Task to carry out:
Extract every line from the start of the material through the line containing "287L517 310L566 332V261L553", including both ends, and reproduce them without change. Leave the pictures out of your answer.

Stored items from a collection
<<<<
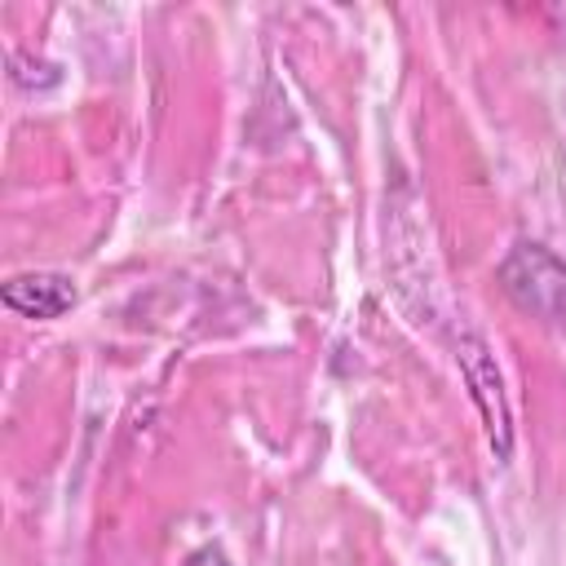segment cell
Wrapping results in <instances>:
<instances>
[{
  "mask_svg": "<svg viewBox=\"0 0 566 566\" xmlns=\"http://www.w3.org/2000/svg\"><path fill=\"white\" fill-rule=\"evenodd\" d=\"M455 358H460L464 385H469V394H473V402H478V416H482V424H486V438H491L495 460H509V451H513V416H509L504 380H500V367H495L486 340L473 336V332L460 336Z\"/></svg>",
  "mask_w": 566,
  "mask_h": 566,
  "instance_id": "2",
  "label": "cell"
},
{
  "mask_svg": "<svg viewBox=\"0 0 566 566\" xmlns=\"http://www.w3.org/2000/svg\"><path fill=\"white\" fill-rule=\"evenodd\" d=\"M181 566H230V562H226V553H221V548L203 544V548H195V553H190Z\"/></svg>",
  "mask_w": 566,
  "mask_h": 566,
  "instance_id": "4",
  "label": "cell"
},
{
  "mask_svg": "<svg viewBox=\"0 0 566 566\" xmlns=\"http://www.w3.org/2000/svg\"><path fill=\"white\" fill-rule=\"evenodd\" d=\"M500 287L517 310L566 332V261L553 256L544 243H517L500 261Z\"/></svg>",
  "mask_w": 566,
  "mask_h": 566,
  "instance_id": "1",
  "label": "cell"
},
{
  "mask_svg": "<svg viewBox=\"0 0 566 566\" xmlns=\"http://www.w3.org/2000/svg\"><path fill=\"white\" fill-rule=\"evenodd\" d=\"M0 296H4V305H9L13 314H22V318H57V314H66V310L75 305L80 292H75V283H71L66 274H57V270H31V274L4 279Z\"/></svg>",
  "mask_w": 566,
  "mask_h": 566,
  "instance_id": "3",
  "label": "cell"
}]
</instances>
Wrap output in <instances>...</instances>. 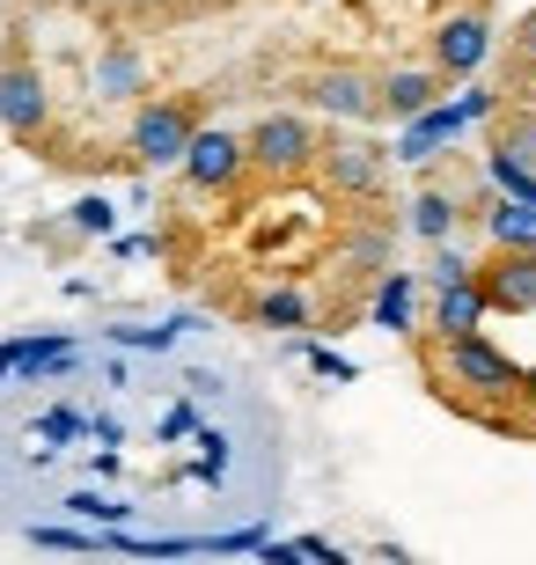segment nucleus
<instances>
[{"instance_id": "nucleus-1", "label": "nucleus", "mask_w": 536, "mask_h": 565, "mask_svg": "<svg viewBox=\"0 0 536 565\" xmlns=\"http://www.w3.org/2000/svg\"><path fill=\"white\" fill-rule=\"evenodd\" d=\"M191 140H199V110L185 96H147L133 110V126H125V154L147 169H185Z\"/></svg>"}, {"instance_id": "nucleus-2", "label": "nucleus", "mask_w": 536, "mask_h": 565, "mask_svg": "<svg viewBox=\"0 0 536 565\" xmlns=\"http://www.w3.org/2000/svg\"><path fill=\"white\" fill-rule=\"evenodd\" d=\"M441 375H449L455 390H477V397H515V390H522V367L500 353L485 331L441 338Z\"/></svg>"}, {"instance_id": "nucleus-3", "label": "nucleus", "mask_w": 536, "mask_h": 565, "mask_svg": "<svg viewBox=\"0 0 536 565\" xmlns=\"http://www.w3.org/2000/svg\"><path fill=\"white\" fill-rule=\"evenodd\" d=\"M243 140H250V169H265V177H294V169H309L316 154H324V140H316V126L302 110H272Z\"/></svg>"}, {"instance_id": "nucleus-4", "label": "nucleus", "mask_w": 536, "mask_h": 565, "mask_svg": "<svg viewBox=\"0 0 536 565\" xmlns=\"http://www.w3.org/2000/svg\"><path fill=\"white\" fill-rule=\"evenodd\" d=\"M52 126V88L30 60H8L0 66V132L8 140H38Z\"/></svg>"}, {"instance_id": "nucleus-5", "label": "nucleus", "mask_w": 536, "mask_h": 565, "mask_svg": "<svg viewBox=\"0 0 536 565\" xmlns=\"http://www.w3.org/2000/svg\"><path fill=\"white\" fill-rule=\"evenodd\" d=\"M485 60H493V22L477 15V8L433 22V74H441V82H463V74H477Z\"/></svg>"}, {"instance_id": "nucleus-6", "label": "nucleus", "mask_w": 536, "mask_h": 565, "mask_svg": "<svg viewBox=\"0 0 536 565\" xmlns=\"http://www.w3.org/2000/svg\"><path fill=\"white\" fill-rule=\"evenodd\" d=\"M243 169H250V140L243 132L199 126V140H191V154H185V184L191 191H228V184H243Z\"/></svg>"}, {"instance_id": "nucleus-7", "label": "nucleus", "mask_w": 536, "mask_h": 565, "mask_svg": "<svg viewBox=\"0 0 536 565\" xmlns=\"http://www.w3.org/2000/svg\"><path fill=\"white\" fill-rule=\"evenodd\" d=\"M309 104L324 110V118L360 126V118L382 110V82H375L368 66H324V74H309Z\"/></svg>"}, {"instance_id": "nucleus-8", "label": "nucleus", "mask_w": 536, "mask_h": 565, "mask_svg": "<svg viewBox=\"0 0 536 565\" xmlns=\"http://www.w3.org/2000/svg\"><path fill=\"white\" fill-rule=\"evenodd\" d=\"M316 169H324V184L338 191V199H375L390 162H382V147H368V140H338V147L316 154Z\"/></svg>"}, {"instance_id": "nucleus-9", "label": "nucleus", "mask_w": 536, "mask_h": 565, "mask_svg": "<svg viewBox=\"0 0 536 565\" xmlns=\"http://www.w3.org/2000/svg\"><path fill=\"white\" fill-rule=\"evenodd\" d=\"M88 96L96 104H133V96H147V60L133 38H111L104 52H96V66H88Z\"/></svg>"}, {"instance_id": "nucleus-10", "label": "nucleus", "mask_w": 536, "mask_h": 565, "mask_svg": "<svg viewBox=\"0 0 536 565\" xmlns=\"http://www.w3.org/2000/svg\"><path fill=\"white\" fill-rule=\"evenodd\" d=\"M477 287H485V301L507 316H536V257H500L477 273Z\"/></svg>"}, {"instance_id": "nucleus-11", "label": "nucleus", "mask_w": 536, "mask_h": 565, "mask_svg": "<svg viewBox=\"0 0 536 565\" xmlns=\"http://www.w3.org/2000/svg\"><path fill=\"white\" fill-rule=\"evenodd\" d=\"M485 309H493V301H485V287H477V279L433 287V331H441V338H471L477 323H485Z\"/></svg>"}, {"instance_id": "nucleus-12", "label": "nucleus", "mask_w": 536, "mask_h": 565, "mask_svg": "<svg viewBox=\"0 0 536 565\" xmlns=\"http://www.w3.org/2000/svg\"><path fill=\"white\" fill-rule=\"evenodd\" d=\"M433 96H441V74L433 66H390L382 74V110L390 118H427Z\"/></svg>"}, {"instance_id": "nucleus-13", "label": "nucleus", "mask_w": 536, "mask_h": 565, "mask_svg": "<svg viewBox=\"0 0 536 565\" xmlns=\"http://www.w3.org/2000/svg\"><path fill=\"white\" fill-rule=\"evenodd\" d=\"M485 235H493L500 257H536V206H522V199H500V206L485 213Z\"/></svg>"}, {"instance_id": "nucleus-14", "label": "nucleus", "mask_w": 536, "mask_h": 565, "mask_svg": "<svg viewBox=\"0 0 536 565\" xmlns=\"http://www.w3.org/2000/svg\"><path fill=\"white\" fill-rule=\"evenodd\" d=\"M412 309H419L412 273H390V279H382V294H375V323H382V331H412Z\"/></svg>"}, {"instance_id": "nucleus-15", "label": "nucleus", "mask_w": 536, "mask_h": 565, "mask_svg": "<svg viewBox=\"0 0 536 565\" xmlns=\"http://www.w3.org/2000/svg\"><path fill=\"white\" fill-rule=\"evenodd\" d=\"M258 323H265V331H302V323H309V294H294V287H272V294H258Z\"/></svg>"}, {"instance_id": "nucleus-16", "label": "nucleus", "mask_w": 536, "mask_h": 565, "mask_svg": "<svg viewBox=\"0 0 536 565\" xmlns=\"http://www.w3.org/2000/svg\"><path fill=\"white\" fill-rule=\"evenodd\" d=\"M412 235H427V243H449L455 235V199L449 191H419L412 199Z\"/></svg>"}, {"instance_id": "nucleus-17", "label": "nucleus", "mask_w": 536, "mask_h": 565, "mask_svg": "<svg viewBox=\"0 0 536 565\" xmlns=\"http://www.w3.org/2000/svg\"><path fill=\"white\" fill-rule=\"evenodd\" d=\"M455 279H477V273H471L455 250H441V257H433V287H455Z\"/></svg>"}, {"instance_id": "nucleus-18", "label": "nucleus", "mask_w": 536, "mask_h": 565, "mask_svg": "<svg viewBox=\"0 0 536 565\" xmlns=\"http://www.w3.org/2000/svg\"><path fill=\"white\" fill-rule=\"evenodd\" d=\"M74 228L104 235V228H111V206H104V199H82V206H74Z\"/></svg>"}, {"instance_id": "nucleus-19", "label": "nucleus", "mask_w": 536, "mask_h": 565, "mask_svg": "<svg viewBox=\"0 0 536 565\" xmlns=\"http://www.w3.org/2000/svg\"><path fill=\"white\" fill-rule=\"evenodd\" d=\"M455 110H463V118H485V110H493V88H471V96H463Z\"/></svg>"}, {"instance_id": "nucleus-20", "label": "nucleus", "mask_w": 536, "mask_h": 565, "mask_svg": "<svg viewBox=\"0 0 536 565\" xmlns=\"http://www.w3.org/2000/svg\"><path fill=\"white\" fill-rule=\"evenodd\" d=\"M522 60H529V66H536V15H529V22H522Z\"/></svg>"}, {"instance_id": "nucleus-21", "label": "nucleus", "mask_w": 536, "mask_h": 565, "mask_svg": "<svg viewBox=\"0 0 536 565\" xmlns=\"http://www.w3.org/2000/svg\"><path fill=\"white\" fill-rule=\"evenodd\" d=\"M522 397H536V375H522Z\"/></svg>"}, {"instance_id": "nucleus-22", "label": "nucleus", "mask_w": 536, "mask_h": 565, "mask_svg": "<svg viewBox=\"0 0 536 565\" xmlns=\"http://www.w3.org/2000/svg\"><path fill=\"white\" fill-rule=\"evenodd\" d=\"M302 8H338V0H302Z\"/></svg>"}]
</instances>
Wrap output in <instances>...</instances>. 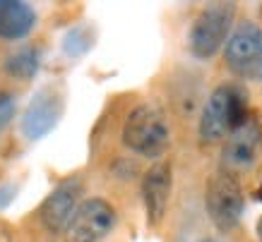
>>>>
The answer:
segment cell
Wrapping results in <instances>:
<instances>
[{
  "mask_svg": "<svg viewBox=\"0 0 566 566\" xmlns=\"http://www.w3.org/2000/svg\"><path fill=\"white\" fill-rule=\"evenodd\" d=\"M455 358H460L464 385H469V394H473V402H478V416H482V424H486V438H491L495 460H509V451H513V416H509L504 380H500V367H495L486 340L473 336V332L460 336Z\"/></svg>",
  "mask_w": 566,
  "mask_h": 566,
  "instance_id": "2",
  "label": "cell"
},
{
  "mask_svg": "<svg viewBox=\"0 0 566 566\" xmlns=\"http://www.w3.org/2000/svg\"><path fill=\"white\" fill-rule=\"evenodd\" d=\"M181 566H230V562H226V553H221V548L203 544V548H195V553H190Z\"/></svg>",
  "mask_w": 566,
  "mask_h": 566,
  "instance_id": "4",
  "label": "cell"
},
{
  "mask_svg": "<svg viewBox=\"0 0 566 566\" xmlns=\"http://www.w3.org/2000/svg\"><path fill=\"white\" fill-rule=\"evenodd\" d=\"M500 287L517 310L566 332V261L553 256L544 243H517L500 261Z\"/></svg>",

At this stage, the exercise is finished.